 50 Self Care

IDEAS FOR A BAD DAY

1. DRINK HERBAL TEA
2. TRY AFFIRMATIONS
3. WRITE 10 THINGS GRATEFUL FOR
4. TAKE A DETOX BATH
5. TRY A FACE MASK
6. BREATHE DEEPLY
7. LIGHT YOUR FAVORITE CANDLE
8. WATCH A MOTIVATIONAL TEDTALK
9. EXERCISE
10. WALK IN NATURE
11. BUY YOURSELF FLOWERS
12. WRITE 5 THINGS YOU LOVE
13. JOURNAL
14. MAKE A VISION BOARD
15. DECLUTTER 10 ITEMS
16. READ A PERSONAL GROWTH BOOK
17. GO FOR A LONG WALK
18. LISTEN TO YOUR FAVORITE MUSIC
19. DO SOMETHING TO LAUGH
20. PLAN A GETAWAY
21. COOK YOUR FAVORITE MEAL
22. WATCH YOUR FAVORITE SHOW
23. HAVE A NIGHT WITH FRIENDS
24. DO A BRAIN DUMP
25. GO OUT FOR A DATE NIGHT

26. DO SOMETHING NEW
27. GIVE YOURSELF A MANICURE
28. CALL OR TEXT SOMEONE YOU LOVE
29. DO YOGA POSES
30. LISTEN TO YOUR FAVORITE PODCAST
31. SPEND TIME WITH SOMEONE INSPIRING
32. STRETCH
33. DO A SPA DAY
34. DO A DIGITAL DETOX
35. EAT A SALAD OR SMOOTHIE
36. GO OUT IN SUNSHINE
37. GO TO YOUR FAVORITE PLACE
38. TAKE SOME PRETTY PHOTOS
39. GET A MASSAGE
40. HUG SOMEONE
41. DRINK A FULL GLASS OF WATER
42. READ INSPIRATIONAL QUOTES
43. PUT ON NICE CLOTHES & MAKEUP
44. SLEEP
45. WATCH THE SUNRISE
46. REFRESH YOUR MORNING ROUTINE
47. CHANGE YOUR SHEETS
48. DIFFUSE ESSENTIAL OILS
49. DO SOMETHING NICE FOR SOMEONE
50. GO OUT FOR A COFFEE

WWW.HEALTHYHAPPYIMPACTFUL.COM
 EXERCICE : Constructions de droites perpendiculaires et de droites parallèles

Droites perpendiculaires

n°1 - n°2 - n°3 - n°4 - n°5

• • •

What you have to do: Nothing before the line containing "45. WATCH THE SUNRISE" should be repeated; repeat that line and all later lines through the end of the data above, exactly.

Solution to this exercise:
45. WATCH THE SUNRISE
46. REFRESH YOUR MORNING ROUTINE
47. CHANGE YOUR SHEETS
48. DIFFUSE ESSENTIAL OILS
49. DO SOMETHING NICE FOR SOMEONE
50. GO OUT FOR A COFFEE

WWW.HEALTHYHAPPYIMPACTFUL.COM
 EXERCICE : Constructions de droites perpendiculaires et de droites parallèles

Droites perpendiculaires

n°1 - n°2 - n°3 - n°4 - n°5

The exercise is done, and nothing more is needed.